Convert unicode with utf-8 string as content to str


I'm using pyquery to parse a page:

dom = PyQuery('http://zh.wikipedia.org/w/index.php', {'title': 'CSS', 'printable': 'yes', 'variant': 'zh-cn'})
content = dom('#mw-content-text > p').eq(0).text()

but what I get in content is a unicode string with utf-8 encoded content:

u'\xe5\xb1\x82\xe5\x8f\xa0\xe6\xa0\xb7\xe5\xbc\x8f\xe8\xa1\xa8...'

how could I convert it to str without lost the content?

to make it clear:

I want conent == '\xe5\xb1\x82\xe5\x8f\xa0\xe6\xa0\xb7\xe5\xbc\x8f\xe8\xa1\xa8'

not conent == u'\xe5\xb1\x82\xe5\x8f\xa0\xe6\xa0\xb7\xe5\xbc\x8f\xe8\xa1\xa8'


Solution

  • If you have a unicode value with UTF-8 bytes, encode to Latin-1 to preserve the 'bytes':

    content = content.encode('latin1')
    

    because the Unicode codepoints U+0000 to U+00FF all map one-on-one with the latin-1 encoding; this encoding thus interprets your data as literal bytes.

    For your example this gives me:

    >>> content = u'\xe5\xb1\x82\xe5\x8f\xa0\xe6\xa0\xb7\xe5\xbc\x8f\xe8\xa1\xa8'
    >>> content.encode('latin1')
    '\xe5\xb1\x82\xe5\x8f\xa0\xe6\xa0\xb7\xe5\xbc\x8f\xe8\xa1\xa8'
    >>> content.encode('latin1').decode('utf8')
    u'\u5c42\u53e0\u6837\u5f0f\u8868'
    >>> print content.encode('latin1').decode('utf8')
    层叠样式表
    

    PyQuery uses either requests or urllib to retrieve the HTML, and in the case of requests, uses the .text attribute of the response.
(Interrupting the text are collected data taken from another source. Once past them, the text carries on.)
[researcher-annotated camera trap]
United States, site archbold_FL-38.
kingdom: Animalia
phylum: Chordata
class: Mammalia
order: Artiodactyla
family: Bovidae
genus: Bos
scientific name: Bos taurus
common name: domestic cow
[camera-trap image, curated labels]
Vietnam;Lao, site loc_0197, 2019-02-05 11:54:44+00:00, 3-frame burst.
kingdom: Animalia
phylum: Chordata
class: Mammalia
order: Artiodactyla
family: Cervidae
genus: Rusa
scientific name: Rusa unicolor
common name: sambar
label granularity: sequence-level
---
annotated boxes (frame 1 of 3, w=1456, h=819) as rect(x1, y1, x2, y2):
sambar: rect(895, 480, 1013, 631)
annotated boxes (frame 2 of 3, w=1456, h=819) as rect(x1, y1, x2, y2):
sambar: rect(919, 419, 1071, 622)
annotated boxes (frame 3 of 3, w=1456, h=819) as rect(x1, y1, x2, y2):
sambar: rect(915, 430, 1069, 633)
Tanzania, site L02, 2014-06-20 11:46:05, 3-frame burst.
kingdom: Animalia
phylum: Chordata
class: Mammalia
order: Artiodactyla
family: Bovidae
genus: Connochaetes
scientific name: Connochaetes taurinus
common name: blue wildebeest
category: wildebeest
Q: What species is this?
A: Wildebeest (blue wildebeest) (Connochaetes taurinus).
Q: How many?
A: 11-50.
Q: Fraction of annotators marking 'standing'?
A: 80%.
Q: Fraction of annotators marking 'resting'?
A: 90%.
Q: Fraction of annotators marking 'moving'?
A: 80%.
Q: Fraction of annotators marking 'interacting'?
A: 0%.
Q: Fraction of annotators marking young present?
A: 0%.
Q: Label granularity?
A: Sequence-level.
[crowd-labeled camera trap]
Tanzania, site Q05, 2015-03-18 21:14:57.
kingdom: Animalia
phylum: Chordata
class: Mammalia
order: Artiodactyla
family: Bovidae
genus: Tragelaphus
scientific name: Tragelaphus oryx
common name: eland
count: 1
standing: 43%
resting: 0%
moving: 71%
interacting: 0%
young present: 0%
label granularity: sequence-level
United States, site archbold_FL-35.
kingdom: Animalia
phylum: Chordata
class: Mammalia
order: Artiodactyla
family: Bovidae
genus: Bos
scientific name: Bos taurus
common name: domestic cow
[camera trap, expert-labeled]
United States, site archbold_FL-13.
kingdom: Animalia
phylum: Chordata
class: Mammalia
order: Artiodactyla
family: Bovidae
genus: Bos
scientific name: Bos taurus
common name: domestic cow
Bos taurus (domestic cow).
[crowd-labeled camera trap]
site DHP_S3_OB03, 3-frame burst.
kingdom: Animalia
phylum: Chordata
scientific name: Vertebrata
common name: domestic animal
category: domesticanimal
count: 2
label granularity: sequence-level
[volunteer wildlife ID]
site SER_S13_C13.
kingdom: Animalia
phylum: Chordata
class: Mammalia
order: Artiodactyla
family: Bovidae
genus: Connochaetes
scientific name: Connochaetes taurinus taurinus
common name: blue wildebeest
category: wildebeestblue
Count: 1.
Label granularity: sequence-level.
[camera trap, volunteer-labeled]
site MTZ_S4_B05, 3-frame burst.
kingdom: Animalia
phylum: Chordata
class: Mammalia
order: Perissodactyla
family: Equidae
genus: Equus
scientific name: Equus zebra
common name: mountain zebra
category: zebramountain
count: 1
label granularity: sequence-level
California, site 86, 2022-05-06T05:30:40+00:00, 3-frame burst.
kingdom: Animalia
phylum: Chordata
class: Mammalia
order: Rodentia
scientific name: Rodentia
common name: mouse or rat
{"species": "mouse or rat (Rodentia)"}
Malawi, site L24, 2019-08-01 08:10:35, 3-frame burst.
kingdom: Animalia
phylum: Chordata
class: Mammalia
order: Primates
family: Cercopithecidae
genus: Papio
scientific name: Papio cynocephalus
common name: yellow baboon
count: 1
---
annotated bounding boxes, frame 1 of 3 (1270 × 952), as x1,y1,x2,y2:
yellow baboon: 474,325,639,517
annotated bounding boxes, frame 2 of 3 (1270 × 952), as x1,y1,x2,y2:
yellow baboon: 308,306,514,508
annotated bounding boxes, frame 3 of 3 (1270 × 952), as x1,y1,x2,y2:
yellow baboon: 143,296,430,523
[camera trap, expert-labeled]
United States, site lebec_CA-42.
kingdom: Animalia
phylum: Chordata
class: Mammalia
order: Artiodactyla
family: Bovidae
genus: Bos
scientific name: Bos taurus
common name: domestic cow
This auto-decodes the response data based on the encoding set in a Content-Type header alone, or if that information is not available, uses latin-1 for this (for text responses, but HTML is a text response). You can override this by passing in an encoding argument:

    dom = PyQuery('http://zh.wikipedia.org/w/index.php', encoding='utf8',
                  {'title': 'CSS', 'printable': 'yes', 'variant': 'zh-cn'})
    

    at which point you'd not have to re-encode at all.